◆ What you need to do ◆
Identify each line in the records below that contains the word "main" and copy those lines out in full.

Spatial question records:
··········

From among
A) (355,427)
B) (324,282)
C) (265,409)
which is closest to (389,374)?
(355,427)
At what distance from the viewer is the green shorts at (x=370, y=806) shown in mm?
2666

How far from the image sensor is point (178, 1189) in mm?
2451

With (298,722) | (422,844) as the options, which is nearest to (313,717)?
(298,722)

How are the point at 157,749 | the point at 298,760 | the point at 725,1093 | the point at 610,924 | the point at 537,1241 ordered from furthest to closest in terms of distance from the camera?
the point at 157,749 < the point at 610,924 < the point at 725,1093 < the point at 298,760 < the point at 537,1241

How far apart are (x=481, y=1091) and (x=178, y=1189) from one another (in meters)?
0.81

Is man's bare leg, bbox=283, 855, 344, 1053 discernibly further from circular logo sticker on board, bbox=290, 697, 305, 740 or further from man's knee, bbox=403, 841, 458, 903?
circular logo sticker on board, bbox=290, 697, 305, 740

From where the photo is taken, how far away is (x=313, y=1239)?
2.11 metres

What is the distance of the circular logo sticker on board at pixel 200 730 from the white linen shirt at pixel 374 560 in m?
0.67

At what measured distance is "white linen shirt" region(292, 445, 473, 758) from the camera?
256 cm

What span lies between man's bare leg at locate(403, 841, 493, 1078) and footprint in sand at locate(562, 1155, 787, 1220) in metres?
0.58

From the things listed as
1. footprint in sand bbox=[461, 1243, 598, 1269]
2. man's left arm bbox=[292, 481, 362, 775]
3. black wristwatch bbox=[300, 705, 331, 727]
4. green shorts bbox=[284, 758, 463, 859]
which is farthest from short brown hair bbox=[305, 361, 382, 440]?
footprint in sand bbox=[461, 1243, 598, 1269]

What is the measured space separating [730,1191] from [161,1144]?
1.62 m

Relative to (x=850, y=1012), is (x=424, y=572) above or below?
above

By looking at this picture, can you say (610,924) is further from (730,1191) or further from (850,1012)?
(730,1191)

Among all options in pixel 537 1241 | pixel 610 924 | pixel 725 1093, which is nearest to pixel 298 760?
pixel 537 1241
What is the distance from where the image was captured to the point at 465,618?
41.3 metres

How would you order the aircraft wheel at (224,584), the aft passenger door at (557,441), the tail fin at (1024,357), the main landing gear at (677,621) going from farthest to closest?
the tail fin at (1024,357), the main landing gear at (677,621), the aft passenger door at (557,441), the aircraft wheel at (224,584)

··········

◆ The output ◆
How would you order the aircraft wheel at (224,584), the aft passenger door at (557,441), the tail fin at (1024,357), the main landing gear at (677,621) going from farthest to closest?
the tail fin at (1024,357), the main landing gear at (677,621), the aft passenger door at (557,441), the aircraft wheel at (224,584)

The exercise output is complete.